The Treasury’s decision not to lower the headline rate of corporation tax has been criticised as ‘regrettable’ and ‘disappointing’ by a leading accountant.

Stephen Herring, senior tax partner at BDO UK, today hit out at a Budget that provided a number of boosts for small and medium-sized enterprises (SMEs) but left corporation tax at 28%.

He remarked that while the ‘substantial’ gap between the 18% rate of capital gains tax and the 50% top rate of income tax was a major cause for concern for taxpayers, it was ‘even more regrettable’ that the Chancellor had chosen not to address the ‘increasingly uncompetitive corporation tax rate… to ensure that global businesses view the UK as an acceptable location for branch activities.

‘The headline rate of corporation tax is almost invariably a significant factor in these decisions. Countries such as Ireland and most of central Europe have set their corporation tax rates below 20% to attract these businesses,’ said Mr Herring.

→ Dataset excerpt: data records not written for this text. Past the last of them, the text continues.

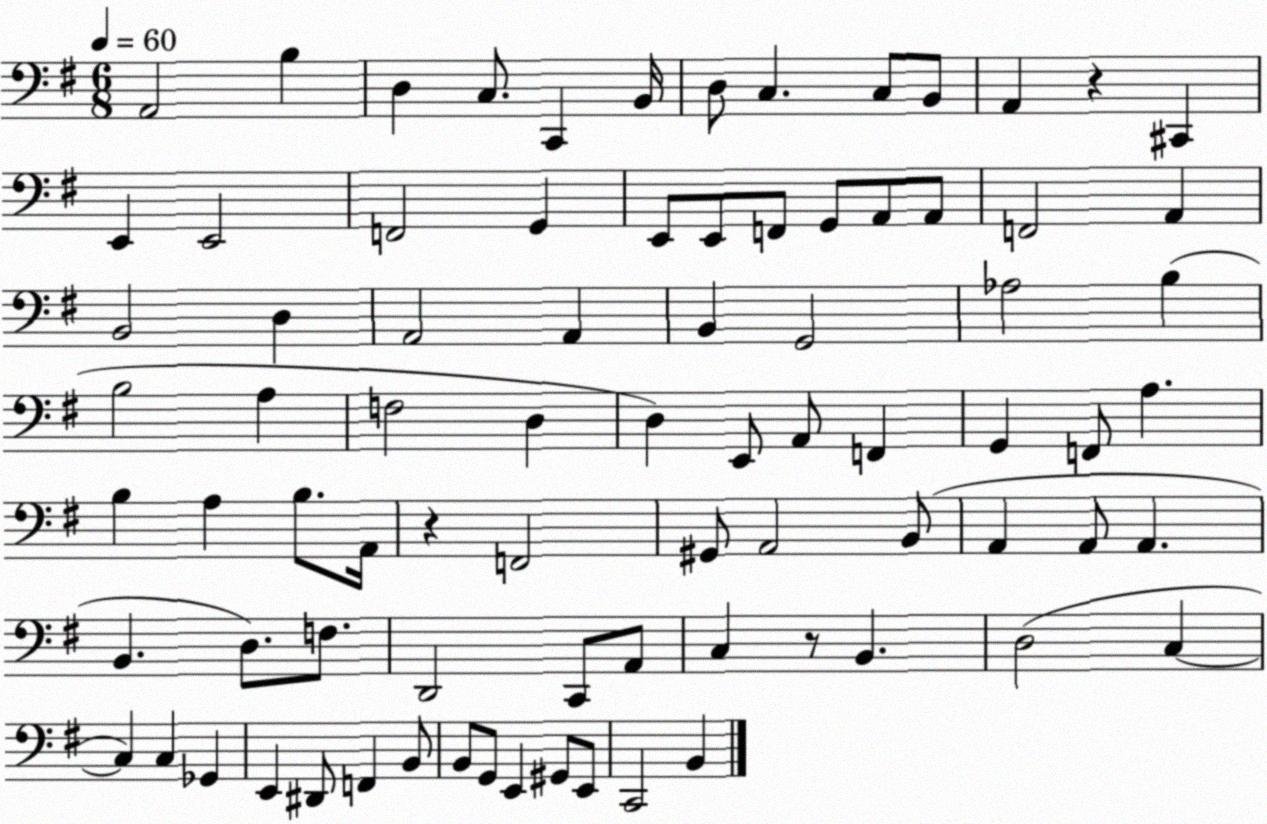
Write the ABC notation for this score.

X:1
T:Untitled
M:6/8
L:1/4
K:G
A,,2 B, D, C,/2 C,, B,,/4 D,/2 C, C,/2 B,,/2 A,, z ^C,, E,, E,,2 F,,2 G,, E,,/2 E,,/2 F,,/2 G,,/2 A,,/2 A,,/2 F,,2 A,, B,,2 D, A,,2 A,, B,, G,,2 _A,2 B, B,2 A, F,2 D, D, E,,/2 A,,/2 F,, G,, F,,/2 A, B, A, B,/2 A,,/4 z F,,2 ^G,,/2 A,,2 B,,/2 A,, A,,/2 A,, B,, D,/2 F,/2 D,,2 C,,/2 A,,/2 C, z/2 B,, D,2 C, C, C, _G,, E,, ^D,,/2 F,, B,,/2 B,,/2 G,,/2 E,, ^G,,/2 E,,/2 C,,2 B,,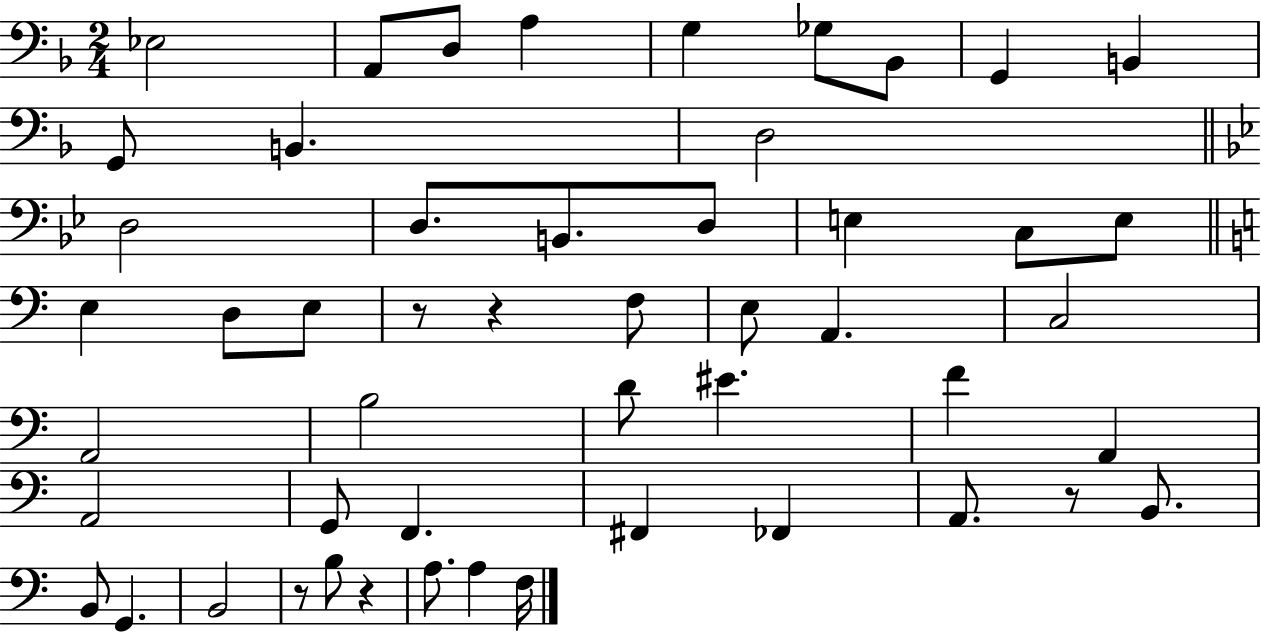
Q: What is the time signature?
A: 2/4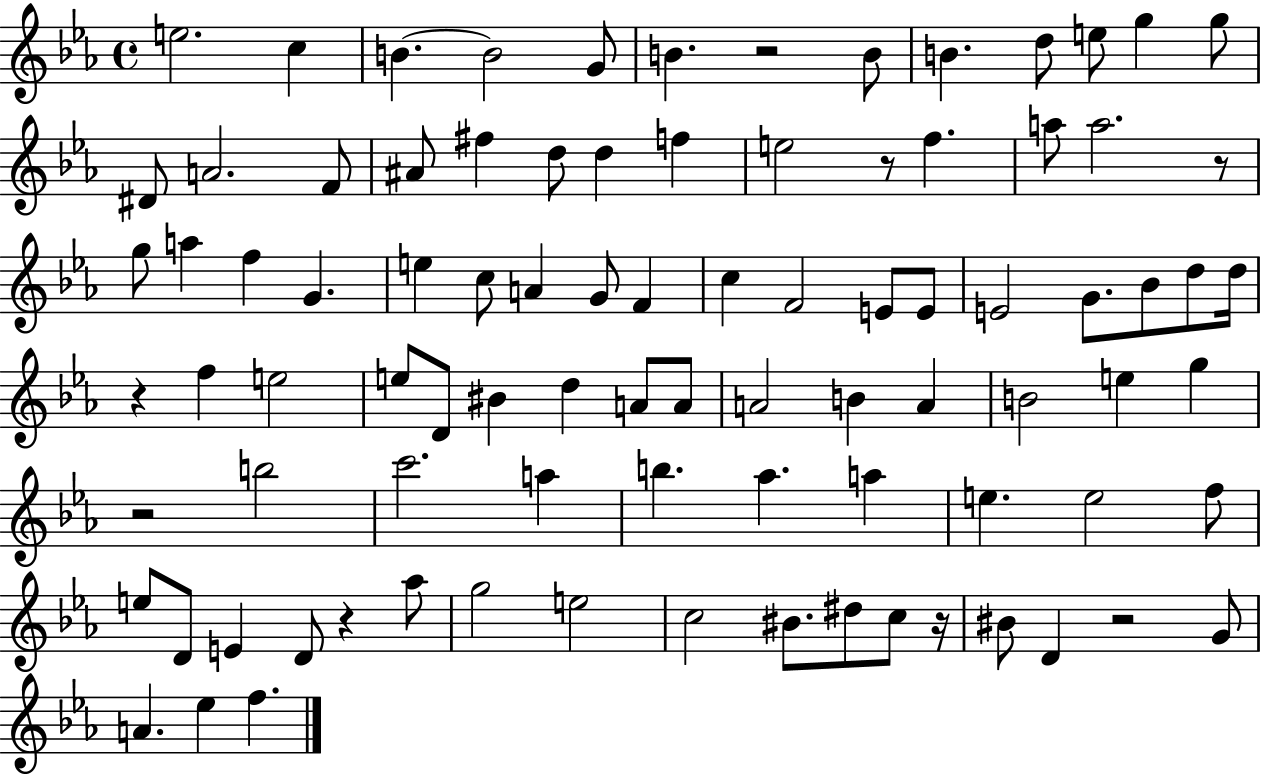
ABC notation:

X:1
T:Untitled
M:4/4
L:1/4
K:Eb
e2 c B B2 G/2 B z2 B/2 B d/2 e/2 g g/2 ^D/2 A2 F/2 ^A/2 ^f d/2 d f e2 z/2 f a/2 a2 z/2 g/2 a f G e c/2 A G/2 F c F2 E/2 E/2 E2 G/2 _B/2 d/2 d/4 z f e2 e/2 D/2 ^B d A/2 A/2 A2 B A B2 e g z2 b2 c'2 a b _a a e e2 f/2 e/2 D/2 E D/2 z _a/2 g2 e2 c2 ^B/2 ^d/2 c/2 z/4 ^B/2 D z2 G/2 A _e f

He added that was ‘very disappointing that the Chancellor has missed an opportunity to announce a phased reduction in the level of corporation tax… Indeed, it is regrettable that he sought to make this a party political issue by contrasting his policy with that of the Conservative opposition.

Mr Herring welcomed today’s increase in the annual investment allowance (AIA) on capital expenditure for small businesses as ‘a modest boost’ for some SMEs, but claimed it was ‘no substitute for much-needed reform to the overly complex and onerous corporation tax system’.

He continued: ‘To put this measure in context, [the doubling of AIA] will cost the Exchequer no more than £120 million each year, which amounts to little more than a rounding error in the overall Budget picture.

'As expected, there are also complex new anti-avoidance rules to restrict the use of this relief, which appear heavy-handed for an additional relief worth no more than £14,000 in tax terms.’